* **Work order**: Every line with the string "impala" in it belongs in your answer, so copy them all from the data.

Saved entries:
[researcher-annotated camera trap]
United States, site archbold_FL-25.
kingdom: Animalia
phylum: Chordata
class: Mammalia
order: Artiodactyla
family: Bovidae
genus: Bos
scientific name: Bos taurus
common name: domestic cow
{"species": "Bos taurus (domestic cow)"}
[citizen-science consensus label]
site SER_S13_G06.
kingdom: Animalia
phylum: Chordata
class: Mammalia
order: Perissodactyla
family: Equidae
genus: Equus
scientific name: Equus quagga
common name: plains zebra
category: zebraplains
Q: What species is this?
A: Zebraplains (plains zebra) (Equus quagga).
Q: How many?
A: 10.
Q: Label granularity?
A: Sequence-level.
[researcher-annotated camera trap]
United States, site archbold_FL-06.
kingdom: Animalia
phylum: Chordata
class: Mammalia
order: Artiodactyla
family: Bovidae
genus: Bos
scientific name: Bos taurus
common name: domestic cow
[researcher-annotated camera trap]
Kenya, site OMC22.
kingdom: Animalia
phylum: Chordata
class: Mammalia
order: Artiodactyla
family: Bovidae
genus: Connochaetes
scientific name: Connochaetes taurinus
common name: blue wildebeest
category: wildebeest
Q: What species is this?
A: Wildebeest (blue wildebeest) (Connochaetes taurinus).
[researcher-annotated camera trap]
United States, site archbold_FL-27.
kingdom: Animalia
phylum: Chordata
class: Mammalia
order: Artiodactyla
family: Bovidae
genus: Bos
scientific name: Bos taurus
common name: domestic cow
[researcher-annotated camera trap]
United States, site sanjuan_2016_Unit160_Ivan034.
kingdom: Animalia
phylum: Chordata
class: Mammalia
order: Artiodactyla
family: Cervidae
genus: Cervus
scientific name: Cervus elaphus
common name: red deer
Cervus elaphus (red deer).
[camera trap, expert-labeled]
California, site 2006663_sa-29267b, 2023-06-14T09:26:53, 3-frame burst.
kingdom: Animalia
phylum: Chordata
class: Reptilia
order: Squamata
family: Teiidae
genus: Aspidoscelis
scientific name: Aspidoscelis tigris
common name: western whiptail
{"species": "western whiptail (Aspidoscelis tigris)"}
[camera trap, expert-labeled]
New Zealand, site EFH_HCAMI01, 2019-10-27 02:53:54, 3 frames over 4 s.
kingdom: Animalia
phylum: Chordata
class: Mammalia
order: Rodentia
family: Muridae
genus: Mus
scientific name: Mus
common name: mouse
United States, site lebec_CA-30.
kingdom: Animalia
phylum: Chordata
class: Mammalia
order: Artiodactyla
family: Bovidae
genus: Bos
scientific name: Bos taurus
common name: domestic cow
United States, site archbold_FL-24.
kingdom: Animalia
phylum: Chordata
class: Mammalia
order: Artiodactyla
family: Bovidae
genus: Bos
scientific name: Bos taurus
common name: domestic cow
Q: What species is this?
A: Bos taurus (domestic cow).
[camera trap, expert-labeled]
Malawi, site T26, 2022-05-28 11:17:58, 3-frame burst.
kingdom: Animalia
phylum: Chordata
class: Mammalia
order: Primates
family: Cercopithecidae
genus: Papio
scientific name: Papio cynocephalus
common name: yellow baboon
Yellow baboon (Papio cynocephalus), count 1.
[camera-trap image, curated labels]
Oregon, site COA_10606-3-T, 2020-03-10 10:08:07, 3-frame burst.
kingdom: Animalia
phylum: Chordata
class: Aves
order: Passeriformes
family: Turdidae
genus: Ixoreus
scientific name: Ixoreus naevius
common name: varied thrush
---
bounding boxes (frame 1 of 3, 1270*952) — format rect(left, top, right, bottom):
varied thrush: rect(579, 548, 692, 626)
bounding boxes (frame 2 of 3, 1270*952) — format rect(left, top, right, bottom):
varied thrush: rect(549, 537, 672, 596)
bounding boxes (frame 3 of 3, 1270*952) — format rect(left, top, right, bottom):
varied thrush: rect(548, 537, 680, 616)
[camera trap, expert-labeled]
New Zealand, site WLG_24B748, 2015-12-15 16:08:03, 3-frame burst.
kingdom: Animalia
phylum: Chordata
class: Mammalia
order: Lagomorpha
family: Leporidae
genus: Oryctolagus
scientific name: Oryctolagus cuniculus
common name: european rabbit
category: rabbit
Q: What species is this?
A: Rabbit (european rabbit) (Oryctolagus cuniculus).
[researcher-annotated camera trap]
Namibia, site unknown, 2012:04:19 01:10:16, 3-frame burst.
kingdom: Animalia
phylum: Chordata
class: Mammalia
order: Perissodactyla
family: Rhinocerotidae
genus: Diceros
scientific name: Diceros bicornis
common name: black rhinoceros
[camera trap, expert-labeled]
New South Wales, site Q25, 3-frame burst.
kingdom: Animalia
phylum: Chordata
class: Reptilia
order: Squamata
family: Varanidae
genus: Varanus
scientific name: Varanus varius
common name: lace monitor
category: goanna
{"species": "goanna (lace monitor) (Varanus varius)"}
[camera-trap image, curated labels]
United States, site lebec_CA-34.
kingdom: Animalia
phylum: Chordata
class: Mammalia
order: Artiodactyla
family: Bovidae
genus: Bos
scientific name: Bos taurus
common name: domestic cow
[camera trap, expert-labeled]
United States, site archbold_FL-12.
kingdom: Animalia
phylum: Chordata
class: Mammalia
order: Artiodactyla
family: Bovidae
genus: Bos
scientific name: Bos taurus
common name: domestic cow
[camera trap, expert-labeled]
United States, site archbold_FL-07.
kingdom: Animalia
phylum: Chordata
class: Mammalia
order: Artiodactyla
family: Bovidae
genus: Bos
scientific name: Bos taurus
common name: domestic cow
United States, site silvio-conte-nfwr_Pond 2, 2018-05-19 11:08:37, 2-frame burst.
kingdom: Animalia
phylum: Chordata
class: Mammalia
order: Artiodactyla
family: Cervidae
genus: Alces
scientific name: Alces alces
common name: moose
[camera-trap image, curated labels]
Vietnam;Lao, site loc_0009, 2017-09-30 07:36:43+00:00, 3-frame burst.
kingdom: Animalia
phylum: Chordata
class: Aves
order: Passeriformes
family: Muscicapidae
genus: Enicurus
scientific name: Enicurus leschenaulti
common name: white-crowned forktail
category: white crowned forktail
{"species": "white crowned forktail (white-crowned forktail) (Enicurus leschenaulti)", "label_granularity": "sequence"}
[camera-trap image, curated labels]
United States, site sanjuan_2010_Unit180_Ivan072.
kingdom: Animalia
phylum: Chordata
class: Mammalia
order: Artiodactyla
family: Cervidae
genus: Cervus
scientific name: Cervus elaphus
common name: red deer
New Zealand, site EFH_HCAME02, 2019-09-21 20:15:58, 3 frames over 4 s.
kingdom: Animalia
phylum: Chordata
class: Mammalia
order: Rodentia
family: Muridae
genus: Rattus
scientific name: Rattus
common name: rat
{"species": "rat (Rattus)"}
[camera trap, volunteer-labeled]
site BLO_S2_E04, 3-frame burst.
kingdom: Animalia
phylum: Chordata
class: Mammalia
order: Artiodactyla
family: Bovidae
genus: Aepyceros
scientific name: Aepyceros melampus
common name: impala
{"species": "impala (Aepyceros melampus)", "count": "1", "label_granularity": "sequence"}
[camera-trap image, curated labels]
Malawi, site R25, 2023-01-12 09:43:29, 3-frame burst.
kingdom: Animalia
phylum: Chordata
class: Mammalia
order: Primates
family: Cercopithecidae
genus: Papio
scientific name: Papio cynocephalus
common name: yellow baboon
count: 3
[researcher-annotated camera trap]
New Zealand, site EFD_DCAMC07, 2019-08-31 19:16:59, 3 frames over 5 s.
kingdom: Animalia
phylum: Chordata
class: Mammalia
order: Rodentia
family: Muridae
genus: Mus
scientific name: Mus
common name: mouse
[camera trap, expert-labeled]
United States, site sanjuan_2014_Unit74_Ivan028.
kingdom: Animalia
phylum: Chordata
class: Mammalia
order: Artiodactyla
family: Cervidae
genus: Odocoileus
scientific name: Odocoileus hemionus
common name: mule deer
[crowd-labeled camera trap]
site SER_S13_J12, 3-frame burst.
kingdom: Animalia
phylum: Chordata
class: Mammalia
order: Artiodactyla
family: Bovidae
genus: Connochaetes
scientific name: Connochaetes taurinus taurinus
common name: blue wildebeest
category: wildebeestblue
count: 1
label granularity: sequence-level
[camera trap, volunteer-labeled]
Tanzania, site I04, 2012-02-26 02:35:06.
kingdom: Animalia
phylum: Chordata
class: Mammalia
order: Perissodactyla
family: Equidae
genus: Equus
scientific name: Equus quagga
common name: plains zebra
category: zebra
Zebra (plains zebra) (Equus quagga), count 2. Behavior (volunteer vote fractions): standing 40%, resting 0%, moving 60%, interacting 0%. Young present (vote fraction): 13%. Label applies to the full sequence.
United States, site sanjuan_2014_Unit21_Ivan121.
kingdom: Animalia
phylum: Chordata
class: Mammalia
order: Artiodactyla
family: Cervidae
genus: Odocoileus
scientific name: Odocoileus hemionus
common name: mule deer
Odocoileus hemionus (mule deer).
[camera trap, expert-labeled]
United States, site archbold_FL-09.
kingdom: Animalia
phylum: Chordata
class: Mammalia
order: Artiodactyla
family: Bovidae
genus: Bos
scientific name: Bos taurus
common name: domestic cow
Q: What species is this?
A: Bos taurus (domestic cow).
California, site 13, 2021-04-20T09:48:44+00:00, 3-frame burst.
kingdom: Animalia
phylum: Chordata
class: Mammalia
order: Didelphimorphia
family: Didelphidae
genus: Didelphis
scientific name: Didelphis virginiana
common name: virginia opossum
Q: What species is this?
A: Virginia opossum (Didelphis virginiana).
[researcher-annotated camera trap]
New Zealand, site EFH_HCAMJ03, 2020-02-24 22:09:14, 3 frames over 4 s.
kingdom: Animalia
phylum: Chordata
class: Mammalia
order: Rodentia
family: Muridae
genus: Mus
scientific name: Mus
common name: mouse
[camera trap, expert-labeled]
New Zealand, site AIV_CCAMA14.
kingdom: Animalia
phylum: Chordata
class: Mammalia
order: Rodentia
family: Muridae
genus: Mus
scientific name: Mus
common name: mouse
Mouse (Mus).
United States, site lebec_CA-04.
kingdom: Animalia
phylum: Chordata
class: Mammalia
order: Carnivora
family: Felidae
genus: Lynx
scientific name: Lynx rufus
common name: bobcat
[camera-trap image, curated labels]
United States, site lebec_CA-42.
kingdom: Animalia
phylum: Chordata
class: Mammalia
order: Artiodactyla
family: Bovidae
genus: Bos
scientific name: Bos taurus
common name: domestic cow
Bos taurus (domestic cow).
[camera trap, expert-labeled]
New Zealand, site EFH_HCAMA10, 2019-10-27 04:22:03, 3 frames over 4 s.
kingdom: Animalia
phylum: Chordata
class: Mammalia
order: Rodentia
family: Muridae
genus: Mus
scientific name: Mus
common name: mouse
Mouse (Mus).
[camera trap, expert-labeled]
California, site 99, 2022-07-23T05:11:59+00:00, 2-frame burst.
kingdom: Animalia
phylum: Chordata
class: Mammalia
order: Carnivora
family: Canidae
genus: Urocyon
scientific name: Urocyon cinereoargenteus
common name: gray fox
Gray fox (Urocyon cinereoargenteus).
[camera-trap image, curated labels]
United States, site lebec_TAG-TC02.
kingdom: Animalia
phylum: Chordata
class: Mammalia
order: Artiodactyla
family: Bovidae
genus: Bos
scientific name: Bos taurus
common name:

* **Final answer**:
common name: impala
{"species": "impala (Aepyceros melampus)", "count": "1", "label_granularity": "sequence"}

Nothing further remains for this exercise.